Planning For Beneficiaries of Multiple Marriages
Your current relationship may have very different family members and support needs. Older children may need help with college or job training, a car purchase, or financing on a home. Multiple Trusts can be the simple solution.
Planning Before Marriage
Make a plan for your assets. Make a list of assets that are best suited to earlier children and family members, and assets better suited to younger children. Your spouse/partner may be part of the process with full disclosure, or may be too emotionally affected to assist in the planning and establishment of the trusts.
If you make a spouse (or ex-spouse) the controller (Trustee) of the trust, you expect that the children will benefit eventually. Chances are good that events will go as planned, but... if your spouse ends up with another spouse, then the spouse dies, your children could be removed and the children of the new spouse could get it all. It might be best if you pick a non-spouse (non-future ex-spouse or widow) to be a trustee, such as your sister, brother, or best friend.
If you know that providing for your kids from a prior marriage will cause conflict, keep the trust and all arrangements private between yourself and the trustees.

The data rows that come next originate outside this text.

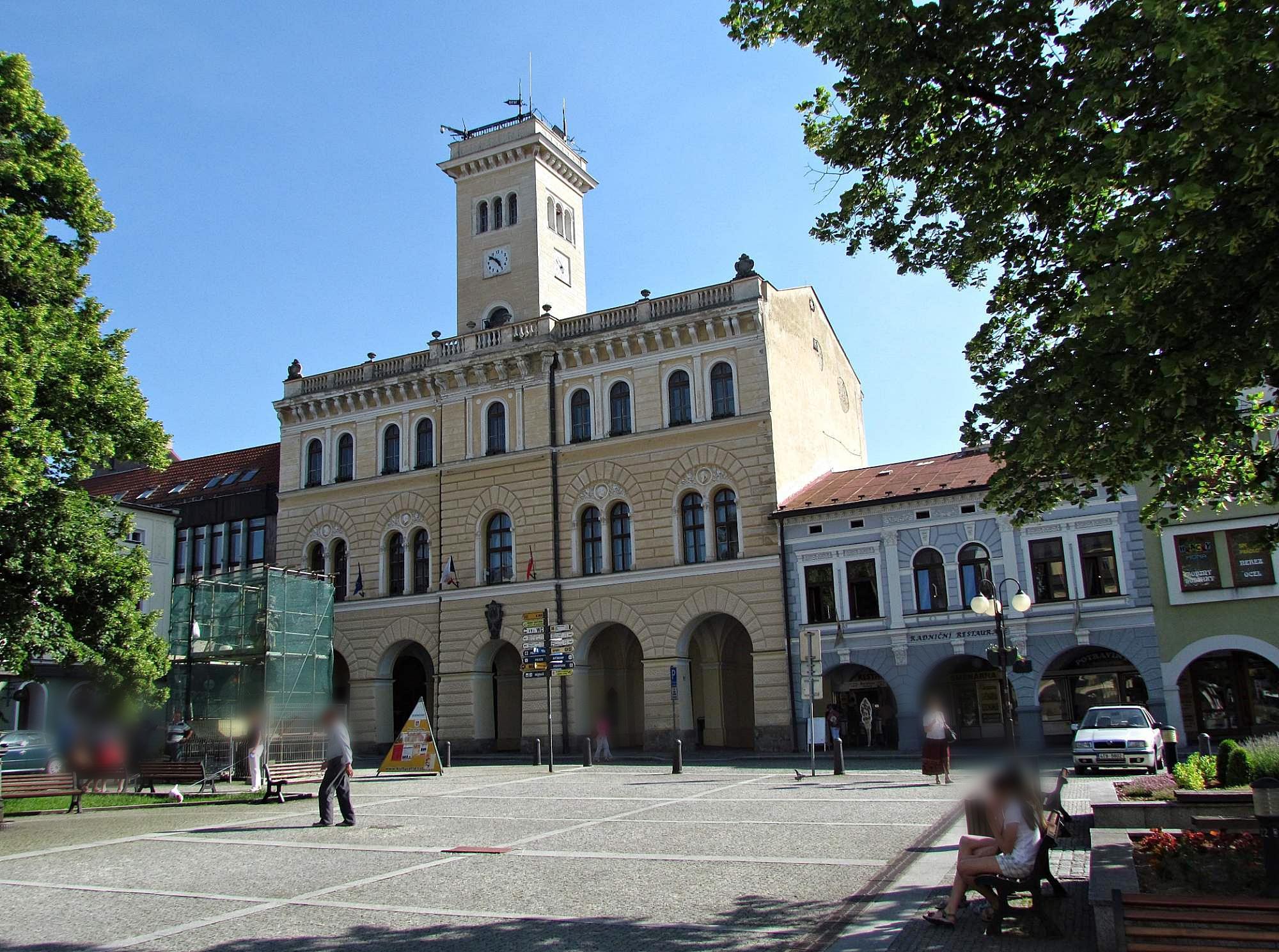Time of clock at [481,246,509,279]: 4:51
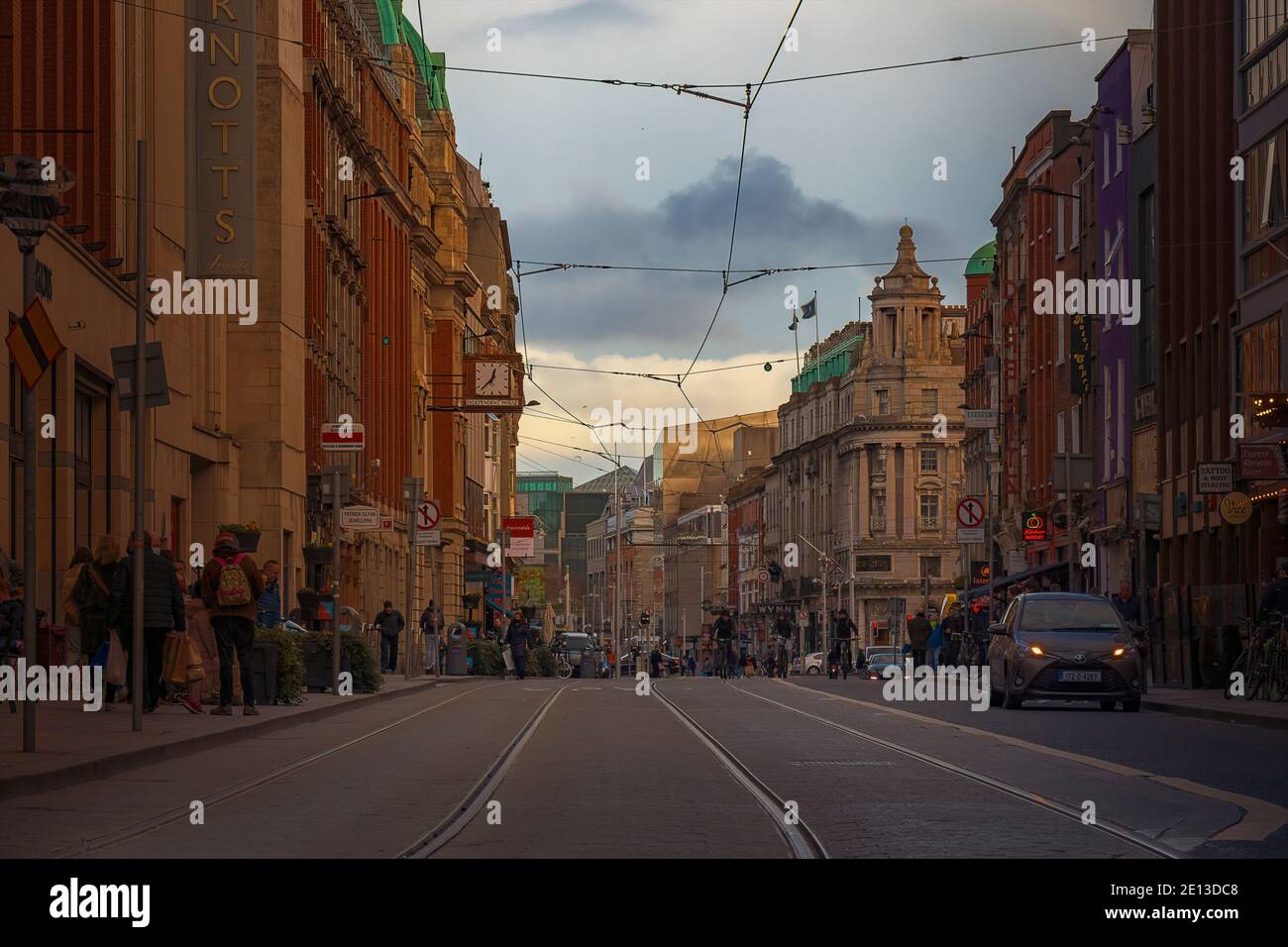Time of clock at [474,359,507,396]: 12:37
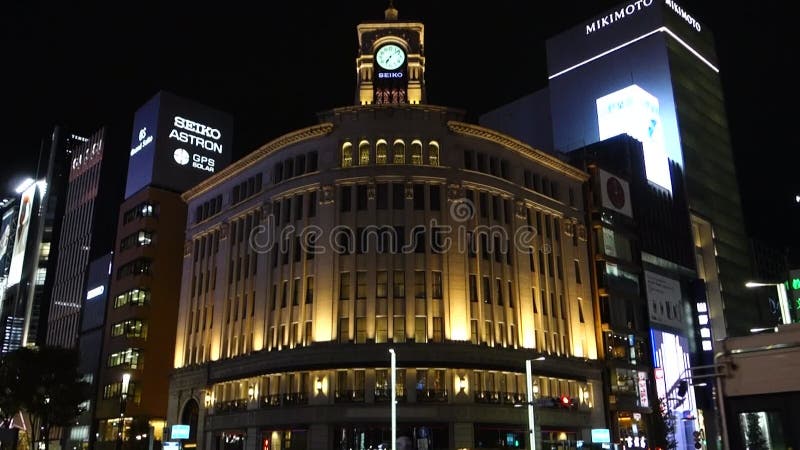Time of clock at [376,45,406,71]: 7:08
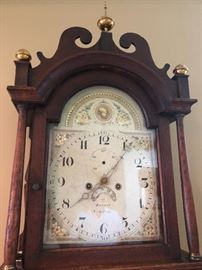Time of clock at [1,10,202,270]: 8:07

Insurance and Retirement Benefits
If your first spouse is still named as beneficiary of your life insurance policy, you need to change that designation; unless it is part of your divorce agreement that your ex-spouse has to remain as beneficiary. If that is the case, you may want to purchase additional life insurance to benefit your new spouse. Keep in mind that if your new spouse inherits the proceeds, there is no guarantee your children (of the 1st marriage) will benefit. If your children inherit, your new spouse may not get anything.
One solution would be to create a Private Asset Trust and name that trust as the beneficiary of the life insurance proceeds. When you die, the proceeds will fund the trust and then you can specify how the funds are distributed. You could either give both your spouse and your children access to the trust funds, or you could give your spouse access alone until he or she passes, and then the trust goes to the children.
True Value of Retirement
The true value of retirement accounts. Older couples that are divorcing need to review their retirement accounts in terms of value, not the balance currently in those accounts. Because retirement savings are taxed upon withdrawal, the value is only about 65 percent of what the statement says it is. This review is especially important for couples divorcing in community property states, where assets are usually divided equally ? if one of you takes the house and the other one gets the retirement accounts, it may not be equitable over time.

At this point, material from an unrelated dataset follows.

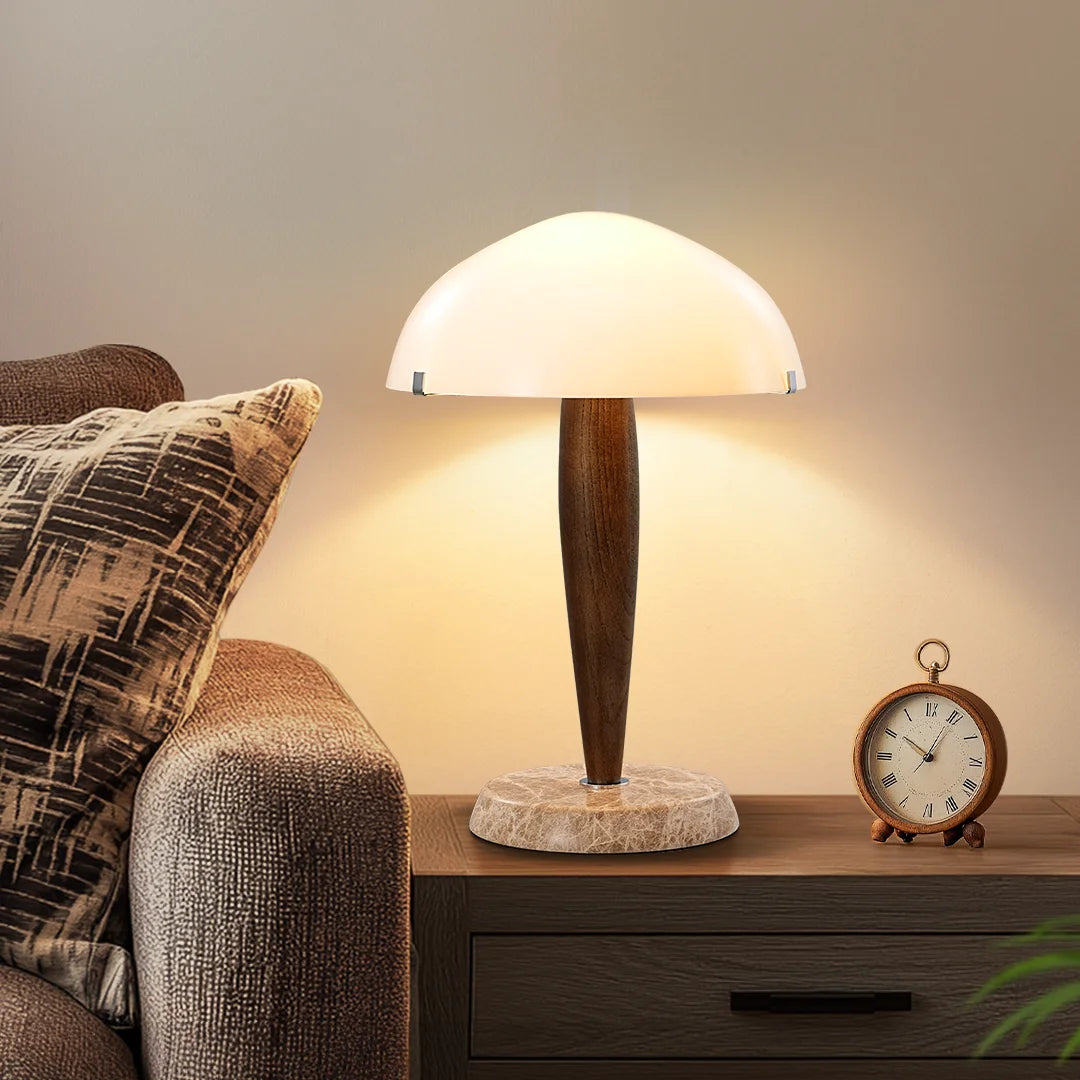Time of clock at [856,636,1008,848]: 10:04
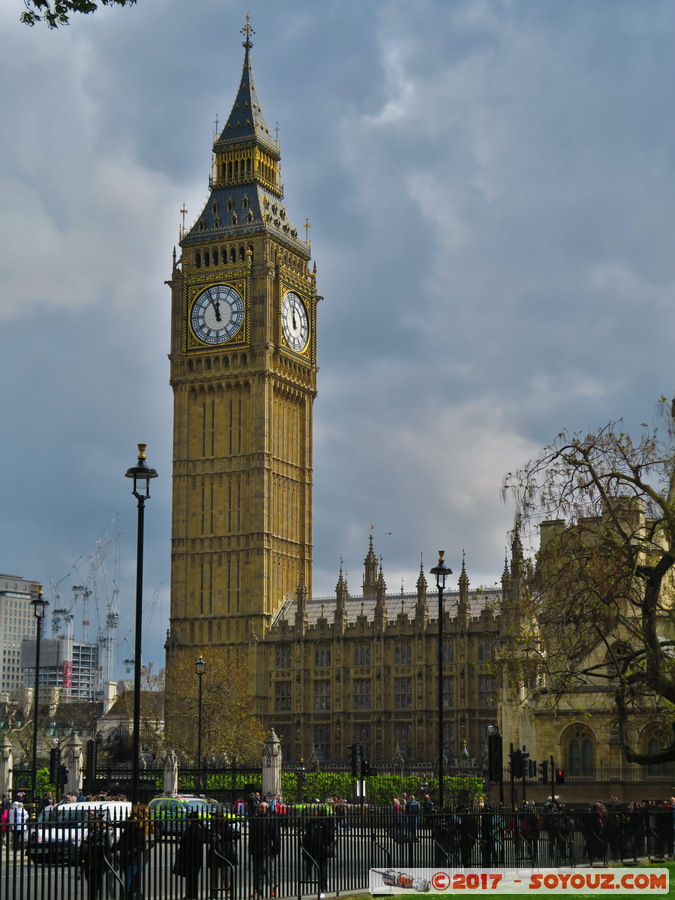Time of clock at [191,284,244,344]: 11:55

True Value of Social Security
Not undervaluing Social Security. If you were married for more than 10 years, your ex-spouse has a claim to your benefits after age 62, which should be considered in alimony and asset division negotiations.
True Value of of Alimony
Be careful in valuing alimony. Counting on monthly payments from an ex-spouse after age 50 gets riskier with each passing year. To protect alimony payments, you may want to get a life insurance policy on your ex-spouse.
No Kids? - More Questions
Considering the kids. Even if the children are long gone, you may still want to a Private Asset Trust to protect their inheritance. You can create a Private Asset Trust now that will protect assets for your children in case of any divorce, including theirs.
Review and Modify the Trust Often
As children become older and mature, consider changing benefits, beneficiaries, and backup controllers (trustees). You can make a beneficiary that has attained majority (18 years old in most jurisdictions) into a trustee, even though they retain the beneficial interest. Just be certain that they are mature, familiar with business and contracts, and that they will be fair to other beneficiaries, if there are any.
There is no limit as to how many trusts can be created. We suggest separate trusts for each significant asset, and/or a separate trust for each separate group of beneficiaries. Separation creates safety and reduces or eliminates conflicts.
Consult with an Estate Planner
If either of you have children from previous marriages, consulting with an estate planner is a must. Even if you do not have significant assets, you will need to update your will, powers of attorney, health care proxy designations, and more. An estate planner can also help you figure out how to use trusts for protecting assets for the children.
A Prenuptial Asset Protection Trust
Such an arrangement does NOT require permission, signatures, negotiations, or even disclosures to the future spouse. If you created an Asset Protection Trust in advance of a committed relationship, you would retain total control of trustees (yourself) and beneficiaries (you and the future spouse). If the relationship endures, things stay the same, or you modify beneficiaries to include children. If it ends, you simply remove the spouse from the list of beneficiaries.